Task instructions
If a line in the records below contains the word "marking", copy it out.

###

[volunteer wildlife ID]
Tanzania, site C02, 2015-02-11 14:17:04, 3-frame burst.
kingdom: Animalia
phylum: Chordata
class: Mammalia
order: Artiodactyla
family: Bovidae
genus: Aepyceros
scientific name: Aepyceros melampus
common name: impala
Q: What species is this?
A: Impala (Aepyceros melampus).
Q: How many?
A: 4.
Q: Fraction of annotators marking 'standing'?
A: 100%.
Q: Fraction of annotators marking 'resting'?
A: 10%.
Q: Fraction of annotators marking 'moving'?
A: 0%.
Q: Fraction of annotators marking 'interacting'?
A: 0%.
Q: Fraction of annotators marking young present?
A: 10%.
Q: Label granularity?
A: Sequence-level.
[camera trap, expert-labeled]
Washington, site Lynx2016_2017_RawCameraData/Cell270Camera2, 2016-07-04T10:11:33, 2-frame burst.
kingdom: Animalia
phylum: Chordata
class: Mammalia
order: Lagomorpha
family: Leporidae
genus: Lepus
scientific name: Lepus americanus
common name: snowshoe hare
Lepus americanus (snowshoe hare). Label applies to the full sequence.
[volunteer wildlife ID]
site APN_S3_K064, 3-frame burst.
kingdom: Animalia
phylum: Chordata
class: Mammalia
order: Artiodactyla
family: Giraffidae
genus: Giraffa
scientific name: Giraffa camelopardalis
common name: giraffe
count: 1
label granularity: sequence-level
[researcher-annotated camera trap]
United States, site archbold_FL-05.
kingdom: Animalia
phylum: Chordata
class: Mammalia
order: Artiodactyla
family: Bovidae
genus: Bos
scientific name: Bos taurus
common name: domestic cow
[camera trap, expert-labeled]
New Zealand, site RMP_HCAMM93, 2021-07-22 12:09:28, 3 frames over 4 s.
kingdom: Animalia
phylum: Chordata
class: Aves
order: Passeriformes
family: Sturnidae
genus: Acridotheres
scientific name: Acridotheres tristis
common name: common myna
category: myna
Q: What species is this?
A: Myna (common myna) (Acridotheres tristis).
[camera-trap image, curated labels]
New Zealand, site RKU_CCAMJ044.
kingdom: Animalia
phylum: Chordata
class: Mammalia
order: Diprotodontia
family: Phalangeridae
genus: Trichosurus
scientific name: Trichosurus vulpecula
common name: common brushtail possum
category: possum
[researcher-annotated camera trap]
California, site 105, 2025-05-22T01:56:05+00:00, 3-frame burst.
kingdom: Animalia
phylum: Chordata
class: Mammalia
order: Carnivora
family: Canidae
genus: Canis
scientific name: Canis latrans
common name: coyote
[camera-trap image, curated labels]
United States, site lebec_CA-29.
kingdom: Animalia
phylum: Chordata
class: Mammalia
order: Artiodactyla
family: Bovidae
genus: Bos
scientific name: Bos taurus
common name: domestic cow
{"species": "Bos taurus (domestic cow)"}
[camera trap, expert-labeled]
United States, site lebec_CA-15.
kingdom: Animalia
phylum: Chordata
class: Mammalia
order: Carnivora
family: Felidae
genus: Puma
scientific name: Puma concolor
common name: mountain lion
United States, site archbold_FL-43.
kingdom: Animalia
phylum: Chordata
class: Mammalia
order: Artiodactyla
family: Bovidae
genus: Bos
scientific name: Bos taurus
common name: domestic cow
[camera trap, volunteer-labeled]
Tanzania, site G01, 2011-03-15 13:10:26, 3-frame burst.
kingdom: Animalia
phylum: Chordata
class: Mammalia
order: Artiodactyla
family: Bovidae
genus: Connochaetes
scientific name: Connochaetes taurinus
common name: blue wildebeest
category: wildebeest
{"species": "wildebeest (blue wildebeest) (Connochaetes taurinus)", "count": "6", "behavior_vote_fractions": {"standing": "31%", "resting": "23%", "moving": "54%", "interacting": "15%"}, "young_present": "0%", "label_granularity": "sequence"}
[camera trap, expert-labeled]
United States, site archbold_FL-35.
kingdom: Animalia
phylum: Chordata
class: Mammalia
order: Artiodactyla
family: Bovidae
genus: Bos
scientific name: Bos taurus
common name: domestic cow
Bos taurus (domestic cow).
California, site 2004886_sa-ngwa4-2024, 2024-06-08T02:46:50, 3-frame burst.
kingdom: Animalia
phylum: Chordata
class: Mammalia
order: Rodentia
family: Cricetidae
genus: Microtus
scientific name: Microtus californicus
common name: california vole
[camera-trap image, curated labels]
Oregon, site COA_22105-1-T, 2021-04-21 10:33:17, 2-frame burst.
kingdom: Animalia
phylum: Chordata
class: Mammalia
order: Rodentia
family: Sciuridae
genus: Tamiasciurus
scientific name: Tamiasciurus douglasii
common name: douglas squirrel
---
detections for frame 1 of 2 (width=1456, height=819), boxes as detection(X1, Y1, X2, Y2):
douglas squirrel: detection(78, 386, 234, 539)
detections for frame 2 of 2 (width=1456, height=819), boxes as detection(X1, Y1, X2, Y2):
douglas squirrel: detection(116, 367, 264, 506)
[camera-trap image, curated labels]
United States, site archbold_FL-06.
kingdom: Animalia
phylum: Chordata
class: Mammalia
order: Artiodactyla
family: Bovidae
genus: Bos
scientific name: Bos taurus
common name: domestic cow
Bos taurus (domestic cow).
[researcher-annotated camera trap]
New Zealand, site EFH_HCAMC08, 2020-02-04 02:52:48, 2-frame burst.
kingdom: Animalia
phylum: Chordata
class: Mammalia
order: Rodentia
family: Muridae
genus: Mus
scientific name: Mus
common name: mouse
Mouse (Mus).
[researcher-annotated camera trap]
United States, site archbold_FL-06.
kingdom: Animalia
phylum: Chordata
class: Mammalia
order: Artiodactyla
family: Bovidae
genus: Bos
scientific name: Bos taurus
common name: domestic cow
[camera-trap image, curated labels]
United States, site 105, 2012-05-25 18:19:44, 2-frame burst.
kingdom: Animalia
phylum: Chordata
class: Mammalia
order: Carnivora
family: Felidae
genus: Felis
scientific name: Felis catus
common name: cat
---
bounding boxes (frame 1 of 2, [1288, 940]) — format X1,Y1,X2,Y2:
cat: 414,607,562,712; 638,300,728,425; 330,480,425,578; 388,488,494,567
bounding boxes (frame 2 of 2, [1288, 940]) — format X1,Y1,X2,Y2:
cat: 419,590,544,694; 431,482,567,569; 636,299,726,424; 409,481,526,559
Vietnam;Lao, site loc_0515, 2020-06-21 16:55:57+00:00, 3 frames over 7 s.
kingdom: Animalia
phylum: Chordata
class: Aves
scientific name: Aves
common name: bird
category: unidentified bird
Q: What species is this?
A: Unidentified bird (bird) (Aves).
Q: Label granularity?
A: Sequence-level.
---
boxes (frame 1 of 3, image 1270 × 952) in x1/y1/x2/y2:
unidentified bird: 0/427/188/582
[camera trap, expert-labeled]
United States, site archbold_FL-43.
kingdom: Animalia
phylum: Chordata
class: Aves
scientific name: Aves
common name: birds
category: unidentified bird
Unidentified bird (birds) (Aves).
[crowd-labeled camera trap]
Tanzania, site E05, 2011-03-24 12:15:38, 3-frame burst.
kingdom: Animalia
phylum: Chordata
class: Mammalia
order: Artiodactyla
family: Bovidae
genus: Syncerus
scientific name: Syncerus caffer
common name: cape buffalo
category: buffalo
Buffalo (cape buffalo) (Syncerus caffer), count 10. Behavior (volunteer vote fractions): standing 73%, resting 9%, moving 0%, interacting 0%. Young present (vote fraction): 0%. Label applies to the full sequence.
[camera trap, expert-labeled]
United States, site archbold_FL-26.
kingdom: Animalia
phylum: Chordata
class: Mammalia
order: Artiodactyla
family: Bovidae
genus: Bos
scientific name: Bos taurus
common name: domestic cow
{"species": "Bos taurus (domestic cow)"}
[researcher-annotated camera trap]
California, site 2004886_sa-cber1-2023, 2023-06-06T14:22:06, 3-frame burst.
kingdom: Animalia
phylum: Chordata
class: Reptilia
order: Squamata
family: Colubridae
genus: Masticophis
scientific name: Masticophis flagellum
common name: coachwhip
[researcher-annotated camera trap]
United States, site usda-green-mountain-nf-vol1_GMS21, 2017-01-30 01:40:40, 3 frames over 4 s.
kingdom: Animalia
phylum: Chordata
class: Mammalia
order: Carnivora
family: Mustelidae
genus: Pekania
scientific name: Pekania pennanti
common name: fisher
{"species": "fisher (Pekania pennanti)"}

###

Solution for this task
Q: Fraction of annotators marking 'standing'?
Q: Fraction of annotators marking 'resting'?
Q: Fraction of annotators marking 'moving'?
Q: Fraction of annotators marking 'interacting'?
Q: Fraction of annotators marking young present?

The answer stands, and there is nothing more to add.